Prince Abdulaziz bin Salman Al-Saud, center, Minister of Energy of Saudi Arabia looks prior to the start of a meeting of the Organization of the Petroleum Exporting Countries, OPEC, at their headquarters in Vienna, Austria, Thursday, Dec. 5, 2019. (Photo: AP)
The OPEC oil-producing countries and ally Russia said Friday they have agreed to cut crude production, prompting a surge in global crude prices that they hope to sustain into next year.
The group decided to cut output by an extra 500,000 barrels a day as they try to support the price of energy and bolster their revenues. But the decision was not easy: they do not want to hand over too much business to the United States, which keeps pumping more oil and flooding the market.
“We have decided to reduce production by 500,000 barrels a day through the first quarter of next year,” said Russian energy minister Alexander Novak.
The cuts come on top of a reduction of 1.2 million barrels a day that they have been observing for the past three years.
The sticking point in the talks, which dragged on over two days, appears to have been how to share the cuts among the 14 OPEC countries and nations like Russia that have been coordinating their production with the cartel in recent years.

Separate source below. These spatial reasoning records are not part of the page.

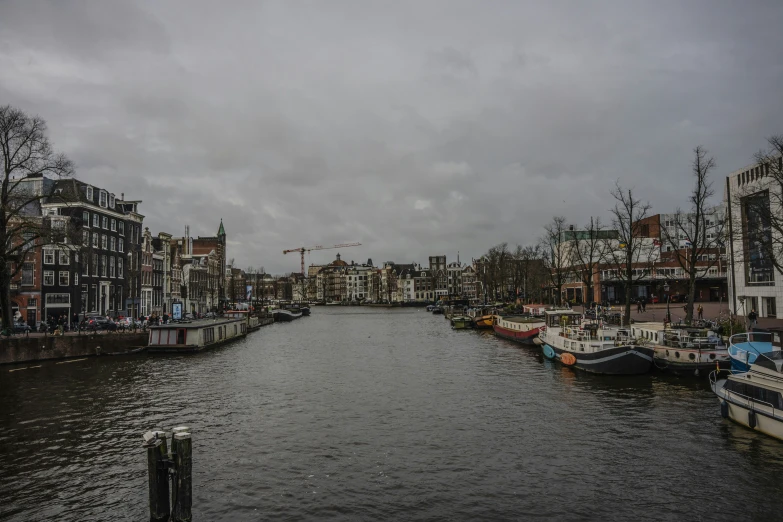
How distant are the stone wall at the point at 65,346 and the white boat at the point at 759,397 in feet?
171

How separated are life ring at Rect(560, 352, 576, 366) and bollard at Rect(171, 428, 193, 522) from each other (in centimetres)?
3346

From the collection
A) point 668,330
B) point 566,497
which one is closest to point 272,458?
point 566,497

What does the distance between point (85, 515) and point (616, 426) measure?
21862mm

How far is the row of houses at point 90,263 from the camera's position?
70.6m

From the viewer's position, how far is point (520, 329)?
6775 cm

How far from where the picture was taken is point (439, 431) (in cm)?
2559

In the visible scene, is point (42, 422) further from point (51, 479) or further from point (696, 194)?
point (696, 194)

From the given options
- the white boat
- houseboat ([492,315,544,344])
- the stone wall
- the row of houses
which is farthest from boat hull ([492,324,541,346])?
the row of houses

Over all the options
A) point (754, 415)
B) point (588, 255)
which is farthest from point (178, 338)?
point (588, 255)

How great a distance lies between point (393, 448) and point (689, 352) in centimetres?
2483

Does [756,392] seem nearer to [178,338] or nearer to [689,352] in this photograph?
[689,352]

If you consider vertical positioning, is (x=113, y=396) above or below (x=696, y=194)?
below

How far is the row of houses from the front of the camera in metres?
70.6

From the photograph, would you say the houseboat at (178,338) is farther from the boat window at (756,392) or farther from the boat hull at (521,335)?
the boat window at (756,392)
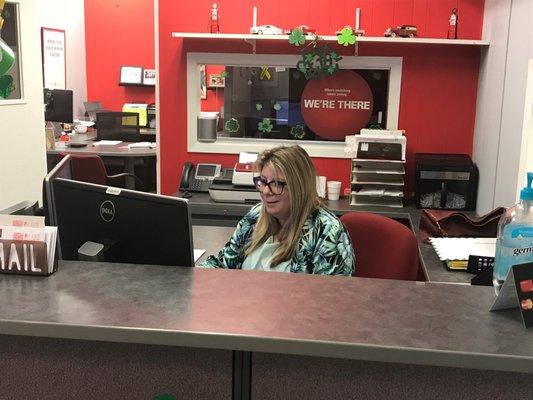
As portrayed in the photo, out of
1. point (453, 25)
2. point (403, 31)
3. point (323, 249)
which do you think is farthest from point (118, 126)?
point (323, 249)

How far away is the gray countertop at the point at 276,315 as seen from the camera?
3.52 ft

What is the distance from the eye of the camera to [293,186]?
2.18 m

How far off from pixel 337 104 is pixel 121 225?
2816mm

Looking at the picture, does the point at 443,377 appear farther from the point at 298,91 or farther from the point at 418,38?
the point at 298,91

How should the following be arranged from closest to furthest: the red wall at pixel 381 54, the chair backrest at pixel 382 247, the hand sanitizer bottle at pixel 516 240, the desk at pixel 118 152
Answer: the hand sanitizer bottle at pixel 516 240 < the chair backrest at pixel 382 247 < the red wall at pixel 381 54 < the desk at pixel 118 152

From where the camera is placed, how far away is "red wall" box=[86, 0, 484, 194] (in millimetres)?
3840

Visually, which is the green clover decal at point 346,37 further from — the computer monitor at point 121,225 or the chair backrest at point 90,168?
the computer monitor at point 121,225

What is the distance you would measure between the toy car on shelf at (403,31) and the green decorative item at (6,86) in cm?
271

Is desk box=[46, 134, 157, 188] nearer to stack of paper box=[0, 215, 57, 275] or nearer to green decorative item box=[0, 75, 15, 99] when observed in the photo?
green decorative item box=[0, 75, 15, 99]

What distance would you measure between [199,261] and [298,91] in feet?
Answer: 6.82

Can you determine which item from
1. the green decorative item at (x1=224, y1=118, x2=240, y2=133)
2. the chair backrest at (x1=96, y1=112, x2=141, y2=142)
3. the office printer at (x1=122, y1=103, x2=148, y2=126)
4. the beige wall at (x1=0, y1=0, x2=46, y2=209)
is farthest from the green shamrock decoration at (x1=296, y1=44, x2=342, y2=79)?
the office printer at (x1=122, y1=103, x2=148, y2=126)

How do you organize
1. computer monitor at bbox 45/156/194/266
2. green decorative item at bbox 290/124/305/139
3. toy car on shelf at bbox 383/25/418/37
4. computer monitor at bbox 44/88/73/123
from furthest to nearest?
computer monitor at bbox 44/88/73/123, green decorative item at bbox 290/124/305/139, toy car on shelf at bbox 383/25/418/37, computer monitor at bbox 45/156/194/266

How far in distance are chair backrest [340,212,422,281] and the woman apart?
0.25 meters

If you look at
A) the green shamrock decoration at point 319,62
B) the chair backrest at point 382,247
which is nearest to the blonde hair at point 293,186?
the chair backrest at point 382,247
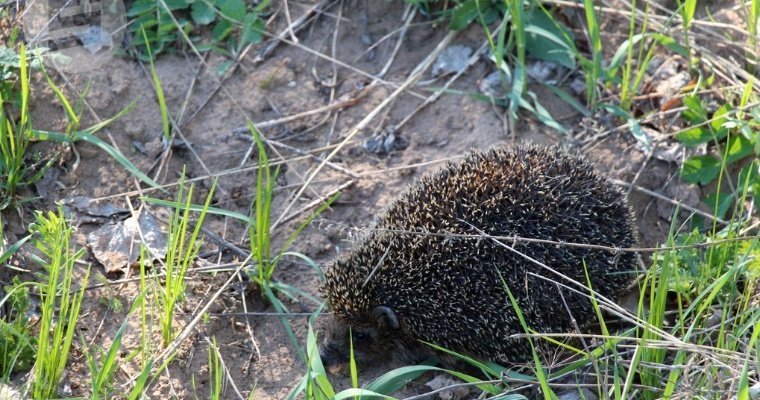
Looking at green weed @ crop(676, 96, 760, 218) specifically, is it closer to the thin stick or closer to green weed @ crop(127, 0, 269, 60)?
the thin stick

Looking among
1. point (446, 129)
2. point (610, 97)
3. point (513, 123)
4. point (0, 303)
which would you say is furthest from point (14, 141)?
point (610, 97)

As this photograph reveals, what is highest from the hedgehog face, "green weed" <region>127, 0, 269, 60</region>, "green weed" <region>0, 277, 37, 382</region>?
"green weed" <region>127, 0, 269, 60</region>

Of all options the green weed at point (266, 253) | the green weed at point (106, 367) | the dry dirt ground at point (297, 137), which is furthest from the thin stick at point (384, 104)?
the green weed at point (106, 367)

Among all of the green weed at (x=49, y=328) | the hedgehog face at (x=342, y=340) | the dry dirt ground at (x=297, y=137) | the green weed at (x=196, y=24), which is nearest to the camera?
the green weed at (x=49, y=328)

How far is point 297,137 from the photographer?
7.04 meters

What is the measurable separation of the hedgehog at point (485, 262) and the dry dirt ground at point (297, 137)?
0.49m

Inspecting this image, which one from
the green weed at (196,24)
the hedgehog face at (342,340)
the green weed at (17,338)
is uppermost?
the green weed at (196,24)

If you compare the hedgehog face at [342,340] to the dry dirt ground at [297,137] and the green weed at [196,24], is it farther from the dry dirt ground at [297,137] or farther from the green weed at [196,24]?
the green weed at [196,24]

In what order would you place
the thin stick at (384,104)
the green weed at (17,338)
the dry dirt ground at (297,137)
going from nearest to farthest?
the green weed at (17,338) < the dry dirt ground at (297,137) < the thin stick at (384,104)

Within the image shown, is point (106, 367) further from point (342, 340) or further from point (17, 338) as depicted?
point (342, 340)

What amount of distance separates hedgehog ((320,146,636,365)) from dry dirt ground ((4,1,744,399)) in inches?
19.2

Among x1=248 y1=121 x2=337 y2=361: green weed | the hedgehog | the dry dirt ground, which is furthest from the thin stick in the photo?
the hedgehog

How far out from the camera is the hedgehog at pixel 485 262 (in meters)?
5.14

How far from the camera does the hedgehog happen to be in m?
5.14
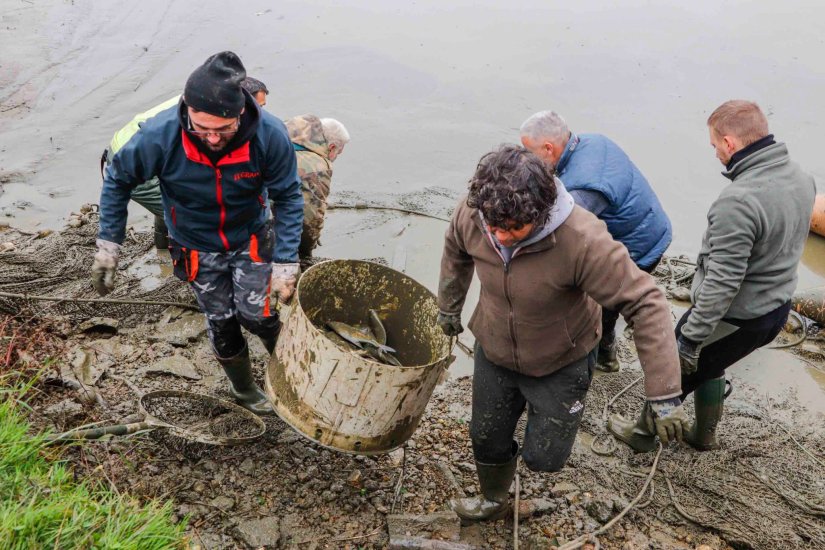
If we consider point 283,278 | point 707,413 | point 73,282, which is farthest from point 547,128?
point 73,282

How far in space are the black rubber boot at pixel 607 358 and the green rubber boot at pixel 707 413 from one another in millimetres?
822

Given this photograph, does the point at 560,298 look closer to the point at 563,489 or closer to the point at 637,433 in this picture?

Saudi Arabia has been bearing the burden of the largest share of production cuts recently. But some countries including Iraq and Russia have been pumping more than expected, dampening the overall impact on markets.
Analysts note that if countries are already not complying with the current agreement, agreeing in principle could be pointless.

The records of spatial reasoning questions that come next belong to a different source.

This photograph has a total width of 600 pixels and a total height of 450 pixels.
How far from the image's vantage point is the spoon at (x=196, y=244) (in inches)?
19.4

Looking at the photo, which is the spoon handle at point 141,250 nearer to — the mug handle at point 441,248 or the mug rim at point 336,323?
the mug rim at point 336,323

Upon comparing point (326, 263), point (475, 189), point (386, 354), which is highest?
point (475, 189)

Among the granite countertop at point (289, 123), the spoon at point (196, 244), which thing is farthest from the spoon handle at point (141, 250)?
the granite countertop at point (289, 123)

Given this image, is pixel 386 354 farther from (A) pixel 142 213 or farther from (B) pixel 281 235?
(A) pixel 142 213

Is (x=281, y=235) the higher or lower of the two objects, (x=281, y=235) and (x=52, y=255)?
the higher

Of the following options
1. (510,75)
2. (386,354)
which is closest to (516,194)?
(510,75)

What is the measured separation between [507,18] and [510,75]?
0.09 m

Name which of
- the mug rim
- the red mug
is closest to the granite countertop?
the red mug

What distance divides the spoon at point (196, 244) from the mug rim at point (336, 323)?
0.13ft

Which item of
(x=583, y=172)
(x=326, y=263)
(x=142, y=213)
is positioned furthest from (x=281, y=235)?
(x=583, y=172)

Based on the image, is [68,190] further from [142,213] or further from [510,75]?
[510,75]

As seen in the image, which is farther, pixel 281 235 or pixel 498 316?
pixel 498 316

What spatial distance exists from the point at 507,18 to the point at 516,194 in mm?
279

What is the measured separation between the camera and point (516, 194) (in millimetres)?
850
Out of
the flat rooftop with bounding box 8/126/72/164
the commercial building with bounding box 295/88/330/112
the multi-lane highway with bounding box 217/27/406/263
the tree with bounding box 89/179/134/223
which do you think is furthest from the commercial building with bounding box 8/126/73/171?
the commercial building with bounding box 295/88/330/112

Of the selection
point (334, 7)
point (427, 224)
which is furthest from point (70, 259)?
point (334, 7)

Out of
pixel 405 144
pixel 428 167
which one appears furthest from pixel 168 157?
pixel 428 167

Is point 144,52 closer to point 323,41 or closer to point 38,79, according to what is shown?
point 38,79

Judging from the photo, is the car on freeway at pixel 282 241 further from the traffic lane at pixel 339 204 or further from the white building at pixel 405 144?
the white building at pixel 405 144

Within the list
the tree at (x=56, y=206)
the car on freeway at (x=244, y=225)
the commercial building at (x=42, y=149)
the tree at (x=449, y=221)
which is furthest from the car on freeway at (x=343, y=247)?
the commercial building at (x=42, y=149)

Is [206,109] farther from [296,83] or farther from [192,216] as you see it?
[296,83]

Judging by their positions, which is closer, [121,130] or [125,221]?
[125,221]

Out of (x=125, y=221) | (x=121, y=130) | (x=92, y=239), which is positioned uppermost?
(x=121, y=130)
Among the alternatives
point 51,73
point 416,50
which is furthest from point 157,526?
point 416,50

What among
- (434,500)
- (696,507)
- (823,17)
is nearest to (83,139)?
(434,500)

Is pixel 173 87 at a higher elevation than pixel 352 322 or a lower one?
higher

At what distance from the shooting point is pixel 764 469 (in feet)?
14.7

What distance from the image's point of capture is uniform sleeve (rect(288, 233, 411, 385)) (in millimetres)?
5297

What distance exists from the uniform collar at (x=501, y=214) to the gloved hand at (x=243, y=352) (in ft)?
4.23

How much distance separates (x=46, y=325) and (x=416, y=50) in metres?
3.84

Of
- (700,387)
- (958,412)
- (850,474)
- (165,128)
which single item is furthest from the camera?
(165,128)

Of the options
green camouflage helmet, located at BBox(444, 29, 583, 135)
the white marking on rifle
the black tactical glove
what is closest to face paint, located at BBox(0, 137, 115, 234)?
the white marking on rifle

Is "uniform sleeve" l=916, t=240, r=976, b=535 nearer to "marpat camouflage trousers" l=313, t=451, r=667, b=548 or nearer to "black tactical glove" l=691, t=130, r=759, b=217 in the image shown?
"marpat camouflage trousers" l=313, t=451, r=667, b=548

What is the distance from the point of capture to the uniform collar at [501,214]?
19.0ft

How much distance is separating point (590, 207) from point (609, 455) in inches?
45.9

Investors seemed impressed by OPEC’s resolve, however, pushing up energy prices sharply.
The price of oil had risen in recent days on expectations for a production cut and gained further on Friday. Brent, the international benchmark, jumped 86 cents to $64.25 a barrel. The US benchmark gained 77 cents to $59.20 a barrel.
It’s unclear whether energy prices will continue to rise, however. Even as the members of the cartel cut production, there is more oil coming to market from non-OPEC nations, including the US, Canada, Brazil, Norway and Guyana. That could make up for any cuts from OPEC and Russia.